Run the script Main.py. It will ask you to browse and select the corpus you want to train your model on. Once selected the corpus to train the model it will create 6 pickle objects and object components respectively.
Run the Model_Run.py file. It will ask to enter the Text and then use the same to predict next two words.
- Python 2.7 or higher
- Python Packages :
Since the corpus provided is tweets so expecting a proper english sentence structure would be fuzzy.So POS tagging would not be a better match and also if we think of a generalizing perspective then the given corpus would be pretty biased and erroneous where we need more meaningfull sample.So in order to predict the next two words for the given corpus a reasonable approach(given the time constraint I had) according to me was N-gram probability.However I just attempted uptill 6 gram probability but a better approach could be going for the grams based on length of words sequentially provided.

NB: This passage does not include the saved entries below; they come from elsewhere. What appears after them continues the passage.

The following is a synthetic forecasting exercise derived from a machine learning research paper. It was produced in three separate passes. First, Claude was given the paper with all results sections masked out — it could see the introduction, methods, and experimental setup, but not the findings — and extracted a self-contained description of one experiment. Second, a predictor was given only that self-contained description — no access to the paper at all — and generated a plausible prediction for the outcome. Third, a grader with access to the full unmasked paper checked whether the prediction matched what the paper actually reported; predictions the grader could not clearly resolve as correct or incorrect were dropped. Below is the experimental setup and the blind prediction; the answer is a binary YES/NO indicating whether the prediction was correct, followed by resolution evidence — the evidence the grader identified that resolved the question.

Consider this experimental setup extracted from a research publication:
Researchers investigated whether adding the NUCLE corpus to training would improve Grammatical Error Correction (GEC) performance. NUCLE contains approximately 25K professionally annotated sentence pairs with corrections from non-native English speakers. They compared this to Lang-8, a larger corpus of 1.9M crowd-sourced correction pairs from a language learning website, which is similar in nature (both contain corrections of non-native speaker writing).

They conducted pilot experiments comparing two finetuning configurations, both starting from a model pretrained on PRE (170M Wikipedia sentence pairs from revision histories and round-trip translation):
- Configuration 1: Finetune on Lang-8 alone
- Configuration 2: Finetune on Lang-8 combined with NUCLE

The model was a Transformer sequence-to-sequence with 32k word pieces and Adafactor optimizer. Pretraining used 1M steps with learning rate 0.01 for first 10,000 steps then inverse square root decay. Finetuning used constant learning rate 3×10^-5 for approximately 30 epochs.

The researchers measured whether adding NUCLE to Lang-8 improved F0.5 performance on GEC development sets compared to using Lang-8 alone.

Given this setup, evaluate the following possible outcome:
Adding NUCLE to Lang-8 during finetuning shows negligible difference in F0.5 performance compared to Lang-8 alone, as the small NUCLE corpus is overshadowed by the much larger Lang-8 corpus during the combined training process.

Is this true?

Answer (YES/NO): YES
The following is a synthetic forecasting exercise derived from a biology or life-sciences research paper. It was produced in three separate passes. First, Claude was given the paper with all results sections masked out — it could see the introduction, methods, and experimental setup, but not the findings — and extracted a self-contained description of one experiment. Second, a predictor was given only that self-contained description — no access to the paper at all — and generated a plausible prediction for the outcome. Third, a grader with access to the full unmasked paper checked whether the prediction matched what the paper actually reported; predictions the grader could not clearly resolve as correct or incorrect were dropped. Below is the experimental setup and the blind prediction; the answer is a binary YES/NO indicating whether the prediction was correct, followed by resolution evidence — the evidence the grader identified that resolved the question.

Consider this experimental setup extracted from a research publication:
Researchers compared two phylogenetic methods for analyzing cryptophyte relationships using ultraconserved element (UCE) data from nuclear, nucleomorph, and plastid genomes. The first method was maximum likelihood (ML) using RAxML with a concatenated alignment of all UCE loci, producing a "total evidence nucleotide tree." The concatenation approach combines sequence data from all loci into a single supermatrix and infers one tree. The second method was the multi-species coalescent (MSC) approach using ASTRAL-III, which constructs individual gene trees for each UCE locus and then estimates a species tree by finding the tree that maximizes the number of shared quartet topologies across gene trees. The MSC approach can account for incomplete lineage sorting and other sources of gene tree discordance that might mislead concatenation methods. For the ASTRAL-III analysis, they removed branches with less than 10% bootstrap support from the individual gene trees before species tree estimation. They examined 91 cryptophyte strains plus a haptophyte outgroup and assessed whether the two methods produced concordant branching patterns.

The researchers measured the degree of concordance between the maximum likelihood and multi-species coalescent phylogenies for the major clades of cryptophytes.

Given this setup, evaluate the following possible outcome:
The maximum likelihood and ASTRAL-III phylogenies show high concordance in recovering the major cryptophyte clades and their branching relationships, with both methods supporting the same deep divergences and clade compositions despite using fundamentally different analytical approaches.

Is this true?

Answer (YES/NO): NO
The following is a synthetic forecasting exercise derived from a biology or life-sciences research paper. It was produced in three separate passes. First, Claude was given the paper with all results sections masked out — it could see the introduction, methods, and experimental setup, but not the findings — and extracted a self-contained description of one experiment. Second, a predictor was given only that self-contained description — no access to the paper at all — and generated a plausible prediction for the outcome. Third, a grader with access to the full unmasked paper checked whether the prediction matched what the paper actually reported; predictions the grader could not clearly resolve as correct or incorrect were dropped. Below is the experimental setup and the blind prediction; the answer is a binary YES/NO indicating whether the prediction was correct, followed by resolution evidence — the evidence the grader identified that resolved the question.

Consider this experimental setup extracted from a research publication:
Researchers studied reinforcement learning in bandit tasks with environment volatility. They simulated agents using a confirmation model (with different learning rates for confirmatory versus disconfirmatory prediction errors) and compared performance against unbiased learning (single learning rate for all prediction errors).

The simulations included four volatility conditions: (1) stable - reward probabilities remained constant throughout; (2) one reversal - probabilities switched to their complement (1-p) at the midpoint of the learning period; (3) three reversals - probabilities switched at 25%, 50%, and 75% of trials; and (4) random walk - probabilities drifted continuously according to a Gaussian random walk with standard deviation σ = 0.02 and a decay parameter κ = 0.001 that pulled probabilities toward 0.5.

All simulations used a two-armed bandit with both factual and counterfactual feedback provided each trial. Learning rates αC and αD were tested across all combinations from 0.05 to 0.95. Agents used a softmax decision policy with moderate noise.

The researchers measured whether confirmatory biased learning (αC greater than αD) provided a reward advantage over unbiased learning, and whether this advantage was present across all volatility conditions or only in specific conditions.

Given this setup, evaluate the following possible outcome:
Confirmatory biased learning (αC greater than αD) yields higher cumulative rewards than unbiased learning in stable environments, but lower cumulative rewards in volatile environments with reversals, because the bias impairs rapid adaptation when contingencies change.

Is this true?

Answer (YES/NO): NO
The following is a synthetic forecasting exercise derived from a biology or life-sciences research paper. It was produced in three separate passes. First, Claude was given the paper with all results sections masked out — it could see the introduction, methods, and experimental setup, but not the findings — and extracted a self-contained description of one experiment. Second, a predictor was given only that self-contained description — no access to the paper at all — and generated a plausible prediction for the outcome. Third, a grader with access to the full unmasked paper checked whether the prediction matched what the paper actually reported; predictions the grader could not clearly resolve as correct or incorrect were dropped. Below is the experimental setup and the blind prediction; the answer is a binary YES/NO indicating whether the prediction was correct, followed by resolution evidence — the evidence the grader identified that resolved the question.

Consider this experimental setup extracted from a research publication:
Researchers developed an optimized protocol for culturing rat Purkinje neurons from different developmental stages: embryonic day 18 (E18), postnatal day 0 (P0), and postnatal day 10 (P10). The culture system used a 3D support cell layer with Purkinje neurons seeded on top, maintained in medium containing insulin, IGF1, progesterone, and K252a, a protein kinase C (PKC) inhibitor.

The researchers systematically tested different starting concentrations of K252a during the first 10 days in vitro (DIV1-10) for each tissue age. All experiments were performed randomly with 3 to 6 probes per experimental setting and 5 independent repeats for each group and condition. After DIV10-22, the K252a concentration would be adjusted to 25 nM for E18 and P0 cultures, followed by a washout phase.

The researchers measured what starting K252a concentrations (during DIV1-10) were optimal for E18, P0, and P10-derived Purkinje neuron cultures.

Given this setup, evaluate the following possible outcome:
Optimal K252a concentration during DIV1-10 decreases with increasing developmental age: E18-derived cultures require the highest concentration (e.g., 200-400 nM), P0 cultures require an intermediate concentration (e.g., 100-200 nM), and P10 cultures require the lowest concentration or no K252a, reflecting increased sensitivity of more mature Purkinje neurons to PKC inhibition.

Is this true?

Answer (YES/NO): NO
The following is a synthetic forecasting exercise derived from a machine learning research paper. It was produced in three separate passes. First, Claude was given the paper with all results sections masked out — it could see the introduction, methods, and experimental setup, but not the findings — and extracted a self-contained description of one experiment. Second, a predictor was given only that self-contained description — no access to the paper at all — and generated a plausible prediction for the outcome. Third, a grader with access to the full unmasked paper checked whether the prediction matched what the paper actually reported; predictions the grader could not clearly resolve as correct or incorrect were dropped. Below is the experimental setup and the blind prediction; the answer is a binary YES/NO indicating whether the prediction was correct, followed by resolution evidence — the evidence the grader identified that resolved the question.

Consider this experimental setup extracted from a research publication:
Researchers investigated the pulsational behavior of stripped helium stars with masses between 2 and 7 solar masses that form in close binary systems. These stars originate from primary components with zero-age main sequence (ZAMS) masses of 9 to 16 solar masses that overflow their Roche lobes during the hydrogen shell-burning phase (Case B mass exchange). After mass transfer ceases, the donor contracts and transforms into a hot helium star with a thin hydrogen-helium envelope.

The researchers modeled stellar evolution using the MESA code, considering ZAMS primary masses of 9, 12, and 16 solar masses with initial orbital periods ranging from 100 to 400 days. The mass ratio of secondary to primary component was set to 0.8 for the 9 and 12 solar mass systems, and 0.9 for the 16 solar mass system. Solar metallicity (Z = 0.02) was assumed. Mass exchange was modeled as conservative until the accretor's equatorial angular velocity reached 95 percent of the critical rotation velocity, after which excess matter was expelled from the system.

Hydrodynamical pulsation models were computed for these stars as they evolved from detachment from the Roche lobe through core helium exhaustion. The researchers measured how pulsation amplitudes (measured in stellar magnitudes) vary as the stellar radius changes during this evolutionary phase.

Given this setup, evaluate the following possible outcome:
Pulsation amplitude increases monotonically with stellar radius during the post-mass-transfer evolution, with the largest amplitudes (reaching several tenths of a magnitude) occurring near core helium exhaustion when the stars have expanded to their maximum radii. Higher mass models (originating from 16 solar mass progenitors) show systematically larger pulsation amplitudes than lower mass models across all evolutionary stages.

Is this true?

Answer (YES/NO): NO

- At first check whether complete sentence or not
- 1 word given then use bigram and then take the two grams as input and run trigram for next word.
- 2 words given then use trigram and then take the three grams as input and run fourgram for next word.
- 3 words given then use fourgram and then take the four grams as input and run fivegram for next word.
- 4 words given then use fivegram and then take the five grams as input and run sixgram for next word.
- Anything greater than length 4 take only the last 4 words into consideration and do as is in 4 words approach.